As far as kit designs go we are stuck in an ever-decreasing circle. It seems clubs and manufacturers are scared to produce anything slightly left-field and now just play it safe. Tell the fans that it’s part of the club’s history and they’ll accept it, no matter what far off event it is supposed to be celebrating.

The opposite argument to all this is that at a time when clubs are moving ever further away from their traditional support and becoming virtually unrecognisable from the organisations they were not that long ago, the kit is an important link to the past. The problem with this view is that after the initial summer press release which talks of the historical significance of the design and the obligatory picture of the team’s current star next to a golden moment from history, nothing more is made of the link. The kit simply becomes another way of fleecing the fan. But my call is not for clubs to never change kits again. For a start it would obviously never happen and also there’s still something childishly exciting about seeing your side run out in a new strip at the start of the season.

What I’m asking for is that clubs and kit designers start to design again. All the information we get about kits being made from recycled materials and having better sweat receptacles is all very worthy but that’s industry talk. What we want are innovations in the thing we see our teams wearing. Obviously not everyone will get it right, but even when they go horribly wrong – Coventry’s brown kit the obvious example – they become classics in themselves. I want clubs to try something new. Put some hoops here, a stripe or two there. Why has no one ever tried zig-zags before?

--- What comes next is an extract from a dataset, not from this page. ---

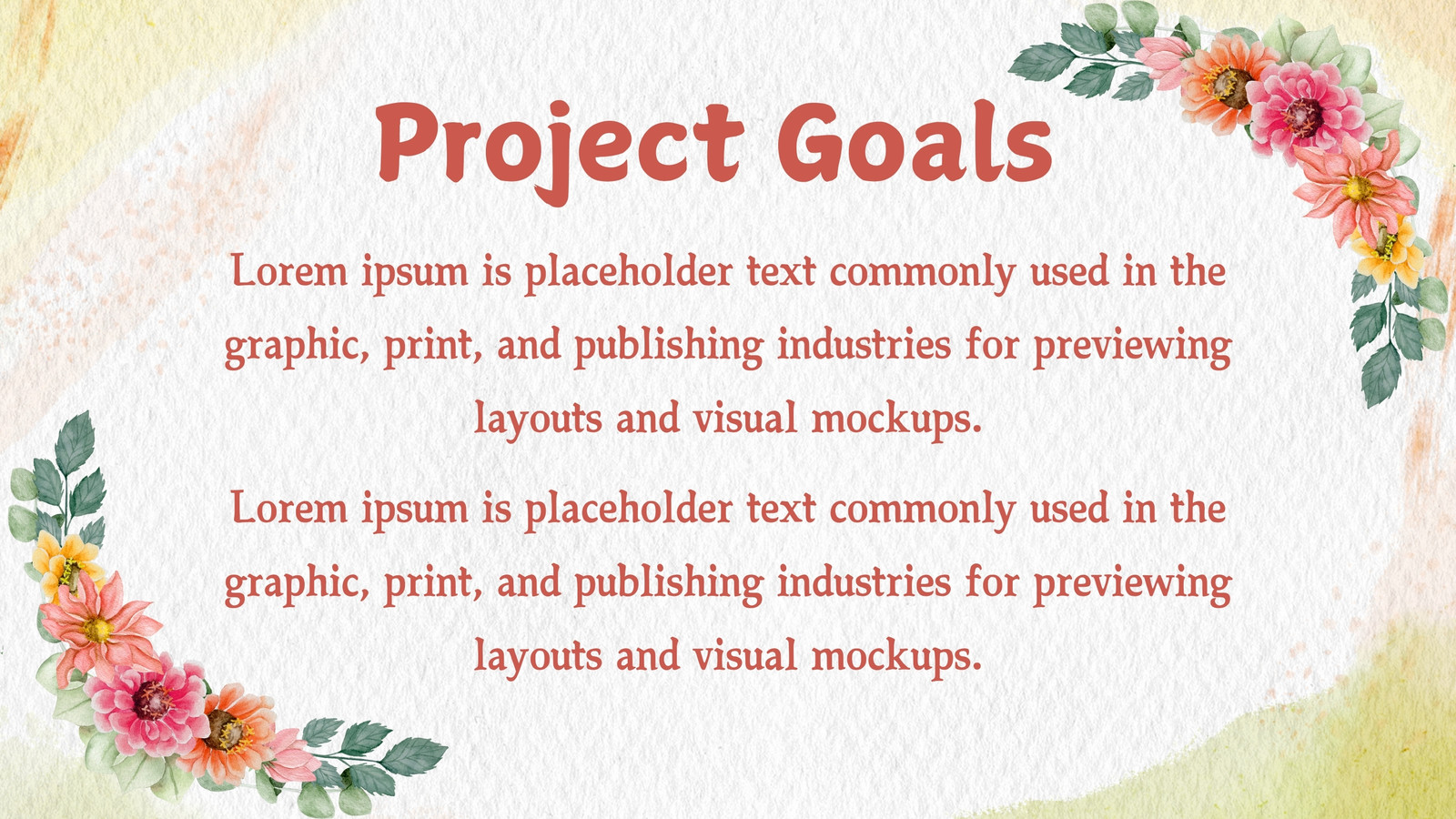 Project Goals

Lorem ipsum is placeholder text commonly used in the graphic, print, and publishing industries for previewing layouts and visual mockups.

Lorem ipsum is placeholder text commonly used in the graphic, print, and publishing industries for previewing layouts and visual mockups.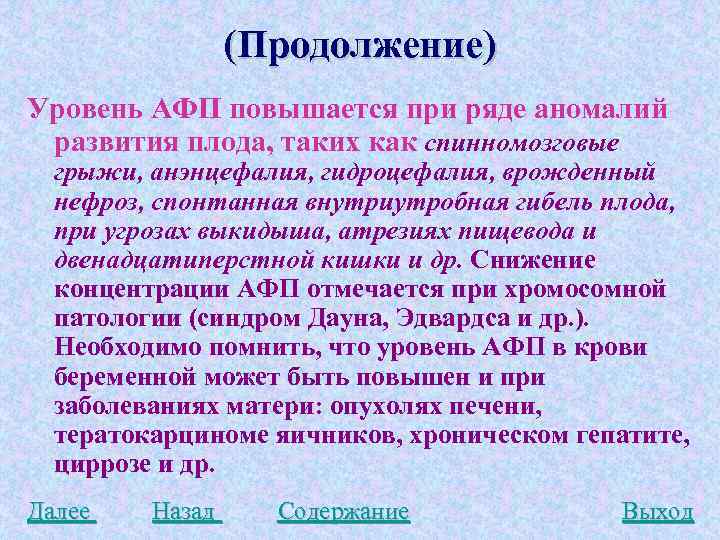 (Продолжение)

Уровень АФП повышается при ряде аномалий развития плода, таких как спинномозговые грыжи, анэнцефалия, гидроцефалия, врожденный нефроз, спонтанная внутриутробная гибель плода, при угрозах выкидыша, атрезиях пищевода и двенадцатиперстной кишки и др. Снижение концентрации АФП отмечается при хромосомной патологии (синдром Дауна, Эдвардса и др.). Необходимо помнить, что уровень АФП в крови беременной может быть повышен и при заболеваниях матери: опухолях печени, тератокарциноме яичников, хроническом гепатите, циррозе и др.

Далее Назад Содержание Выход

When I was a kid I used to love drawing the outline of a kit and then taking out my felt tips and designing my own. I’m guessing there are number of designers out there working for the big brands who probably started out in the same way and are desperate to be let off the leash. Instead they are told to delve into a club’s history, pick a kit they like – if you can link it to an anniversary even better – and then pretty much copy it. This approach may in some small way warm the hearts of fans as they hand over yet another £50, but it’s a short-term approach. If we carry on like this there will never be a modern classic.